- The FCC is repealing cybersecurity regulations for telecommunications companies
- These protections were introduced after the network intrusion by the Chinese threat actor Salt Typhoon.
- The Trump administration is removing regulations across the industry
The Republican-led Federal Communications Commission (FCC) voted to eliminate measures implemented in the wake of the salt typhoon attack.
The mandatory protections required telecommunications companies to adopt basic security controls and network protections, and encouraged collaboration among large network providers to protect consumers and national security.
In the Salt Typhoone attacks, threat actors lurked inside US telecommunications networks for more than a year, extracting data in one of the largest cyber espionage campaigns on record.
“Neither lawful nor effective”
The FCC voted to overturn the ruling, saying it was “ineffective because it was neither responsive to the nature of the relevant cybersecurity threats nor consistent with the agile and collaborative approach to cybersecurity that has proven successful,” the Commission documents state.

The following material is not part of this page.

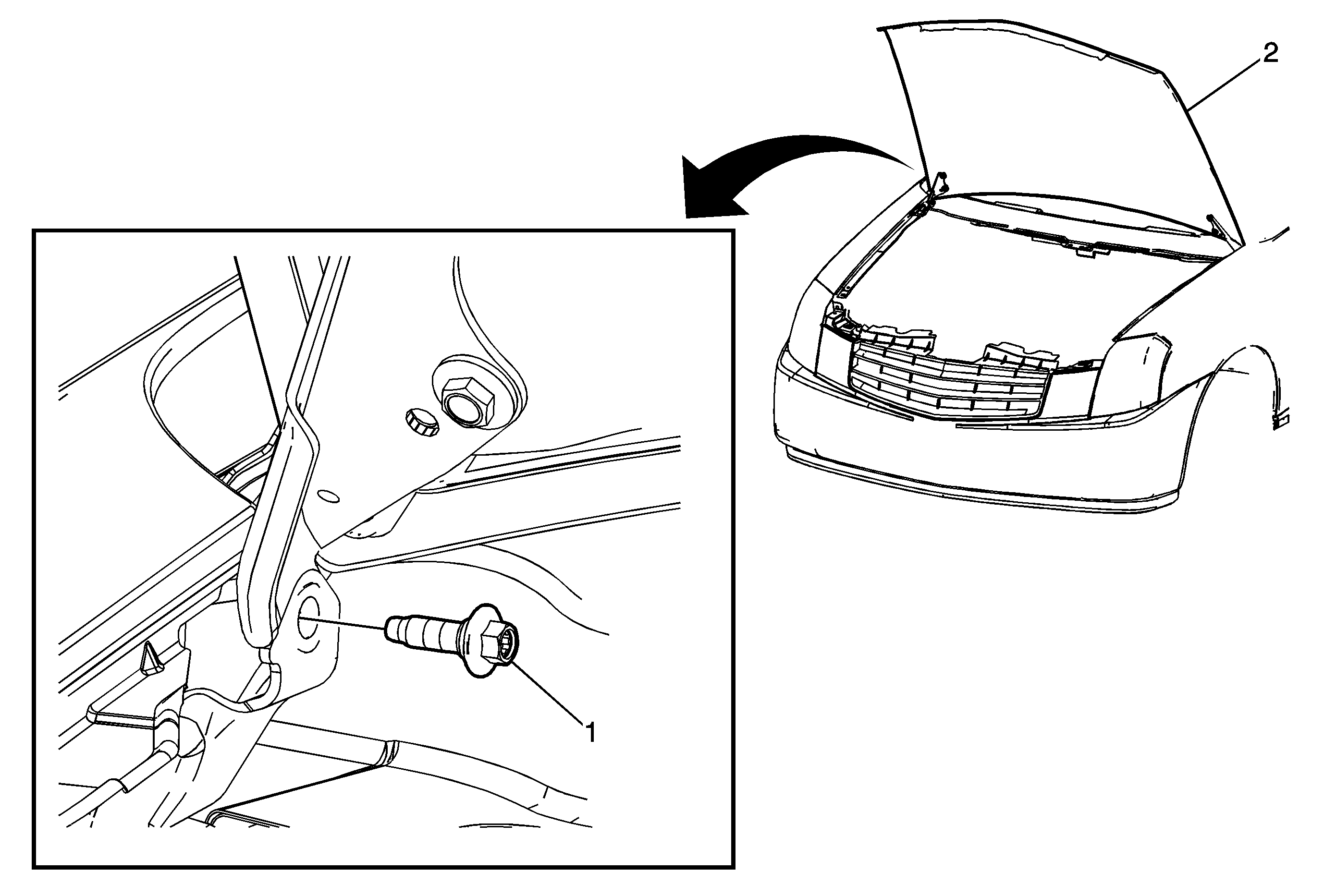 2

1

FCC members argue that telecommunications companies are voluntarily beefing up their cybersecurity and hardening their networks against intrusions, making the regulations an onerous legal burden on companies that are already doing the work.
Secretary Marlene Dortch said the protection ruling “applies the same inflexible, general cybersecurity requirements to all telecommunications operators without regard to their risk, size or organizational posture.”
“This vague and amorphous standard risks imposing costly new burdens on many vendors that are either not relevant to the potential threats they face, or are redundant because those vendors may already employ sufficient cybersecurity practices to reasonably reduce the risk of successful attacks by the most sophisticated threat actors,” he wrote.
The move follows a predictable pattern in a Trump administration that has repeatedly illustrated its lack of prioritization of online protection, having already decimated public cybersecurity services through layoffs and reassignments within CISA.
The administration has also demonstrated its goals in deregulation, especially within the technology industry, going so far as to overturn state laws to dismantle existing protections for AI consumers in order to give more freedoms to AI companies.